Members and invitations
Released collaboration routes include:
| Method | Path | Purpose |
|---|---|---|
GET | /api/workspaces/{id}/members | List members |
POST | /api/workspaces/{id}/members | Invite or add a member |
PATCH | /api/workspaces/{id}/members/{memberId} | Change a member role |
DELETE | /api/workspaces/{id}/members/{memberId} | Remove a member |
GET | /api/workspaces/{id}/invitations | List pending invitations |
DELETE | /api/workspaces/{id}/invitations/{invitationId} | Revoke a pending invitation |
The public invitation route accepts collaborator, contributor, and viewer roles where configured. Owner is not an invitation value on that route.
Apply least privilege, verify email and target workspace, and require human confirmation before removing members or broadening roles.
See Workspace members and invitations.
Fragment types
Fragment creation requires a valid fragment type ID from the target workspace. Resolve it before importing:
curl "https://usable.dev/api/workspaces/<workspace-id>/fragment-types" \
-H "Authorization: Bearer <personal-access-token>"Released type routes support list, create, get, update, and delete beneath /api/workspaces/{id}/fragment-types.
Do not reuse a type ID from another workspace or assume every workspace has the same custom types.
Workspace placement
POST /api/workspaces accepts optional hostedZoneId for released Hosted Zone placement. If omitted, creation remains Cloud-first. If present, the caller, organization tier, hosted zone, and placement status must satisfy the current contract.
Creation can return status: "processing" and placement metadata. Store the workspace ID and verify final state.

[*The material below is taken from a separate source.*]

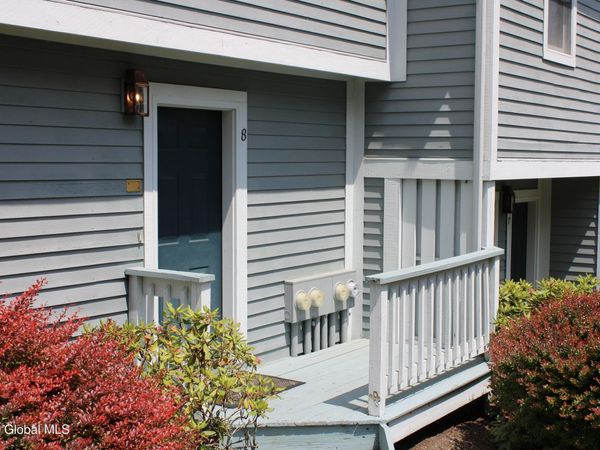 3014 Lake Shore Drive, Unit 8C, Lake George, NY 12845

Cloud data-plane routes can return HOSTED_ZONE_REQUIRED when the workspace is Leaf-backed. Route private data to the released Leaf endpoint using the authorized token handoff; never silently fall back to Cloud.
Permissions before operations
Before changing workspace data, check:
- token permission and expiry;
- user's current workspace role;
- resource workspace ownership;
- route support for bearer versus browser-session auth;
- organization or tier gates;
- Hosted Zone placement.
A workspace ID supplied by a client is untrusted input.
Common failures
Workspace is listed but update returns 403
Read access does not imply settings or owner access. Check role and token scope.
Fragment type is rejected
Fetch types from the exact target workspace. The ID may belong elsewhere or have been removed.
Subscribe succeeds but writes fail
Subscription is intentionally read-style access.
Cloud route returns HOSTED_ZONE_REQUIRED
Use the workspace's released Hosted Zone routing information. Do not copy private payloads into a Cloud workspace as an automatic workaround.